Having succumbed to a Skrull attack, the Vision was in a disastrous state, and Ant-Man had to journey into his android body to repair the internal damage. That process uncovered the first clue that the Vision’s body could have belonged to the Golden Age Human Torch, aka Jim Hammond.
This was confirmed three years (our time, not comics time) later when the Vision travelled back in time to learn about the Human Torch’s tragic fate (he disappeared after going nova in the 1950s), and learned that Ultron did indeed use Hammond’s body to create him.
(Future storylines would modify this to explain that only half the Torch’s body was used in making the Vision, probably to pave the way for Hammond to return later.)
A Vision of love
Despite his efforts to fit in (he even had a human alter-ego named Victor Shade), a stone cold android tended to stick out like a sore thumb in any team.

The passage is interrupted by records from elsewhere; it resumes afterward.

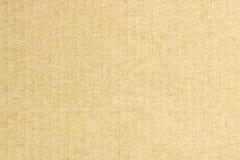 Textur av brun papp, vertikala band, abstrakt bakgrund Arkivfoto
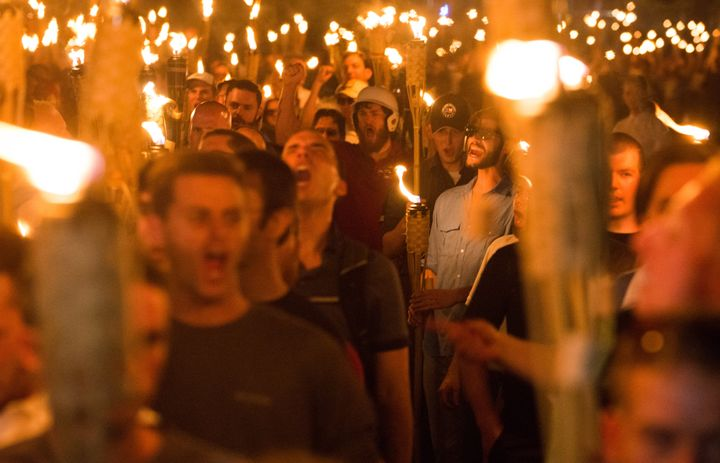 White supremacists march through the University of Virginia campus in Charlottesville on Aug. 11, 2017, the night before hold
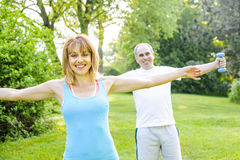 Personal trainer with client exercising outside Royalty Free Stock Images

So, to inject some depth into the Vision, along came a love interest in the form of Wanda Maximoff (aka the Scarlet Witch).
Avengers #76 marked the first meeting between them. The idea of a synthezoid-mutant love story was certainly unheard of back then, and provided a new dimension to the Avengers’ team dynamics. The occasional outburst by Quicksilver on his sister’s relationship also injected some drama during every family reunion.
Later, in Giant-Size Avengers #4 (written by Steve Englehart, with art by Don Heck), the Vision landed in the Dark Dimension, where Dormammu and Umar were holding the Scarlet Witch captive! Aided by the Witch’s mentor Agatha Harkness, Vision managed to save Wanda, and after confessing his feelings for her, he proposed. She accepted, and the Marvel Universe’s oddest couple tied the knot!